# Task goal
Print exactly, and only, the lines running from the line containing "Does point (293, 794)" through the end of the records below.

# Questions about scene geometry
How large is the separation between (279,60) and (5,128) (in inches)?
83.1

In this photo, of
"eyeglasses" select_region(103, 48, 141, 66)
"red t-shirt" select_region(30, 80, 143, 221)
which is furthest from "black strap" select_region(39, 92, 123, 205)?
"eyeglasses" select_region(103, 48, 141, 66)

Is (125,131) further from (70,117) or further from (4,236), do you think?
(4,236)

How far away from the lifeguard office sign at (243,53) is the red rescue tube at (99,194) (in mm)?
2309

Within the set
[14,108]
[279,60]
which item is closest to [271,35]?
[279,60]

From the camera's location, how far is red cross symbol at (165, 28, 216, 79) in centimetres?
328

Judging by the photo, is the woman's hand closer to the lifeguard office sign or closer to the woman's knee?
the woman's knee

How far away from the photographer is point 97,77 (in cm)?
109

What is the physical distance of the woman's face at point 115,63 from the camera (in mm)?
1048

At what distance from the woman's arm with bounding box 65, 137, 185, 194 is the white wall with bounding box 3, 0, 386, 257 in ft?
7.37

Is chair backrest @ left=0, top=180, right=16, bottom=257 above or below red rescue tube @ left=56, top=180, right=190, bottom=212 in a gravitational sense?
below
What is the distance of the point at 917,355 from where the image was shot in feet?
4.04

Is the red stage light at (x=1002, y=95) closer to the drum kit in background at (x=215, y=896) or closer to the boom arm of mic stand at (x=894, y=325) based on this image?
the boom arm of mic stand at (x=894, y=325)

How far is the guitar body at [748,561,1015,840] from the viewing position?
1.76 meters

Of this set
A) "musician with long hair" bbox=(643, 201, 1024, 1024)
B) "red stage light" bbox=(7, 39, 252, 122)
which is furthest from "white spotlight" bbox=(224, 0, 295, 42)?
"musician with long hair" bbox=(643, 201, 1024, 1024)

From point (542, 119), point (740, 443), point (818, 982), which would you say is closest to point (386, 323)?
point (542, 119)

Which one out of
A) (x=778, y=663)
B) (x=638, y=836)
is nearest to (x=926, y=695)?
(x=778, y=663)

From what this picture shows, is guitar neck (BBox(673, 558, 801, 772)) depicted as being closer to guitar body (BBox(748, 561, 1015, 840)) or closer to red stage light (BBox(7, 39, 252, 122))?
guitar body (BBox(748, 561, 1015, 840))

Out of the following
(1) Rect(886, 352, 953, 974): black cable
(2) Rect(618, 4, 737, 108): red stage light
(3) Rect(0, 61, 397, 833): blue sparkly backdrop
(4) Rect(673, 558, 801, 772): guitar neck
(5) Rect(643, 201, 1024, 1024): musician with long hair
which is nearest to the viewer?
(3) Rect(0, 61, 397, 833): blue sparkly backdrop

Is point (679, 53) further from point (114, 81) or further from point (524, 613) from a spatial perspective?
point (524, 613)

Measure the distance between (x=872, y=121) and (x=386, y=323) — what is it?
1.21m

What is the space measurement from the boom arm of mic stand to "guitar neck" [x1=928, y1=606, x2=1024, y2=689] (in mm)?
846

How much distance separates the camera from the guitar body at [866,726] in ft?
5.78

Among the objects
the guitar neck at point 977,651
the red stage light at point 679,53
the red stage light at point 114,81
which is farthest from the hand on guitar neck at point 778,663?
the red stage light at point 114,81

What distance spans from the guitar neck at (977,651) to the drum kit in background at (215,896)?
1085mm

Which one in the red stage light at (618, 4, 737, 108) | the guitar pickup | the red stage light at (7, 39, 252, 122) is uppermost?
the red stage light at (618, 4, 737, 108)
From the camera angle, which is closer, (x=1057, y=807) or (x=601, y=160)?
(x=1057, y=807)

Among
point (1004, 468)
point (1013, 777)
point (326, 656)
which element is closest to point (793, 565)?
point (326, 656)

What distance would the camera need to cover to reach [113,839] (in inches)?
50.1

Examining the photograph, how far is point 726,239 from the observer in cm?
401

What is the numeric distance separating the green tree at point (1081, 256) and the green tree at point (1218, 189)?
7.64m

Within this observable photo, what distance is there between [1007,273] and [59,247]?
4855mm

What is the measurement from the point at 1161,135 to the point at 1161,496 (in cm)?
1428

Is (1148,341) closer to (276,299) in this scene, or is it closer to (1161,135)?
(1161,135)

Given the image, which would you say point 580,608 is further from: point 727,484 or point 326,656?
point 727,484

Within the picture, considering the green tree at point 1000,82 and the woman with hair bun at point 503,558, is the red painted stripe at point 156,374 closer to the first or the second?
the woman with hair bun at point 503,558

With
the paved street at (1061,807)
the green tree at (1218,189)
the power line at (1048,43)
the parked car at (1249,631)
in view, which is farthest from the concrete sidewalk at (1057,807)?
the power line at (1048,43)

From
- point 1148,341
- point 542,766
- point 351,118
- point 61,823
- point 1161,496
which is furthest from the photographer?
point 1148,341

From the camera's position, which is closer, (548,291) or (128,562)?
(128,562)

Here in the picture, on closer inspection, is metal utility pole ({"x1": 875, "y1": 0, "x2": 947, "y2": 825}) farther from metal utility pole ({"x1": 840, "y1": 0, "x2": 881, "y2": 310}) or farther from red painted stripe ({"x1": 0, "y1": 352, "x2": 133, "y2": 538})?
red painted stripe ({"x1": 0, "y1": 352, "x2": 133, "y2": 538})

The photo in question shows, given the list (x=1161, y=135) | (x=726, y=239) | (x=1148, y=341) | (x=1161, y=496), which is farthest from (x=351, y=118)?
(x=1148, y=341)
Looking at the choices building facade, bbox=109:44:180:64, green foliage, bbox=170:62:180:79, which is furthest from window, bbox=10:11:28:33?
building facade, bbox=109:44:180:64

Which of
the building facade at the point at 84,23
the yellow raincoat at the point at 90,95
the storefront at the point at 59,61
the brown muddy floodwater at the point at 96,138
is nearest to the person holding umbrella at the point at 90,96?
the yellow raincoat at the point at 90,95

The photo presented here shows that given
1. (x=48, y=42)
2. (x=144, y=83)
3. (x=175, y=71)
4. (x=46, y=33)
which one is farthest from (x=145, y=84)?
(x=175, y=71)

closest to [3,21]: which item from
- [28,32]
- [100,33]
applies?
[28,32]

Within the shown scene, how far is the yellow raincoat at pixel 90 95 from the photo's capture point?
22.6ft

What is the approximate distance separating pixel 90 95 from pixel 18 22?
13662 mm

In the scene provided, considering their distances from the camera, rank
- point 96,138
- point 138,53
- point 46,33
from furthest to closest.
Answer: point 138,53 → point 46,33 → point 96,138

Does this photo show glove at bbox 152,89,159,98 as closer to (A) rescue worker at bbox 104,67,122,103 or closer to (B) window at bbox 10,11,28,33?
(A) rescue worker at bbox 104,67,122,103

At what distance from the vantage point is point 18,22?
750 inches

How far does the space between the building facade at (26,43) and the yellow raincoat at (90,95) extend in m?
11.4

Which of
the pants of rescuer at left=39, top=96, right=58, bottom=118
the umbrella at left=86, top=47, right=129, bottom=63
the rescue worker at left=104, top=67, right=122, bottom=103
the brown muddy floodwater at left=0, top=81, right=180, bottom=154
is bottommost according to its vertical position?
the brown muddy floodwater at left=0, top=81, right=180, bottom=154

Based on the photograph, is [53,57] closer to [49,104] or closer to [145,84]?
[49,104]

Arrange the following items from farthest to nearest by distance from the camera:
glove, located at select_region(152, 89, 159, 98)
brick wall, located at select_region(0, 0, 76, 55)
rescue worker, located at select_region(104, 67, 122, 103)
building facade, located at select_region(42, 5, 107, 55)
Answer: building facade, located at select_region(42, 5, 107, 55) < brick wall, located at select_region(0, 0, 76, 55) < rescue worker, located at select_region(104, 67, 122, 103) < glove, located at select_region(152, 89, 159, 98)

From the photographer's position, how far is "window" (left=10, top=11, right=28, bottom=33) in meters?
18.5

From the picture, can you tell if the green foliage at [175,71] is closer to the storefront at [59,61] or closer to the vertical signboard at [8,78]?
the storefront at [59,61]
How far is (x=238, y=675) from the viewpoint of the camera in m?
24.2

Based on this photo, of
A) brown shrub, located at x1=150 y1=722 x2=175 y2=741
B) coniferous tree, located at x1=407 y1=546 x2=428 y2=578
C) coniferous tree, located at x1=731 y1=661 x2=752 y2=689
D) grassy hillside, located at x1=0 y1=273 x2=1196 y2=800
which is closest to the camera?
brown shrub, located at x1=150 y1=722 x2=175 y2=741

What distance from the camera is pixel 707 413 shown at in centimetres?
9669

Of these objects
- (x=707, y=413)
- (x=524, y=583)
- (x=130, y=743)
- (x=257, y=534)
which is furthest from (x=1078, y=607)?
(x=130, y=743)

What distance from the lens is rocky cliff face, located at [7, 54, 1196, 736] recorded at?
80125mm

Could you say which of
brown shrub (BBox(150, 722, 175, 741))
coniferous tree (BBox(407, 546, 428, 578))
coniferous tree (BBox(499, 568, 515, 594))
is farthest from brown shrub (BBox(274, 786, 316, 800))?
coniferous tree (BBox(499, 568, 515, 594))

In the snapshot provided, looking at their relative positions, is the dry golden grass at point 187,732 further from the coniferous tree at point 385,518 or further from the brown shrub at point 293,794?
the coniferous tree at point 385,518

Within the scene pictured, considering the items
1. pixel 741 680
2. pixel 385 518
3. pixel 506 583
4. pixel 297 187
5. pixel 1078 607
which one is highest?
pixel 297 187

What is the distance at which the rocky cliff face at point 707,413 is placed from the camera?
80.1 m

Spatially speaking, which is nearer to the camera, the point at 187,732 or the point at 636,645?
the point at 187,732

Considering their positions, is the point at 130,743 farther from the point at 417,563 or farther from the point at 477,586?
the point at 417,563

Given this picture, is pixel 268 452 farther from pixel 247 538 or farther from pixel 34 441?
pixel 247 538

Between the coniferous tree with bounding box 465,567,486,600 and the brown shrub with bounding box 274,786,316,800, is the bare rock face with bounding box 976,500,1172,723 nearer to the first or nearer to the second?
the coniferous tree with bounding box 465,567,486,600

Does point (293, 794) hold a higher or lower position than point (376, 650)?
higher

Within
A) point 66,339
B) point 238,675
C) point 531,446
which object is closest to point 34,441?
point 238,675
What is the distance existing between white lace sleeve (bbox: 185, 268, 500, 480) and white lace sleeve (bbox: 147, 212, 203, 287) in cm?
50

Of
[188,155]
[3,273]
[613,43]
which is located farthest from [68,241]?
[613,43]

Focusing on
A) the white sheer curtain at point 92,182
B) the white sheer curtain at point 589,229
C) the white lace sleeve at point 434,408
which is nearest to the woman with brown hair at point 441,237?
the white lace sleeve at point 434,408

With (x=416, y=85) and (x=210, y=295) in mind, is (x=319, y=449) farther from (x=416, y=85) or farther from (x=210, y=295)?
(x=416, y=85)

# Expected answer
Does point (293, 794) hold a higher or lower position than point (376, 650)?
higher

Within
A) point 66,339
B) point 238,675
C) point 531,446
which object is closest to point 34,441?
point 238,675
What is the distance existing between white lace sleeve (bbox: 185, 268, 500, 480) and white lace sleeve (bbox: 147, 212, 203, 287) in cm?
50

Of
[188,155]
[3,273]
[613,43]
which is located farthest from [68,241]?
[613,43]

Focusing on
A) the white sheer curtain at point 92,182
B) the white sheer curtain at point 589,229
C) the white lace sleeve at point 434,408
which is nearest to the woman with brown hair at point 441,237?
the white lace sleeve at point 434,408

With (x=416, y=85) and (x=210, y=295) in mind, is (x=319, y=449) farther from (x=416, y=85) or farther from (x=210, y=295)?
(x=416, y=85)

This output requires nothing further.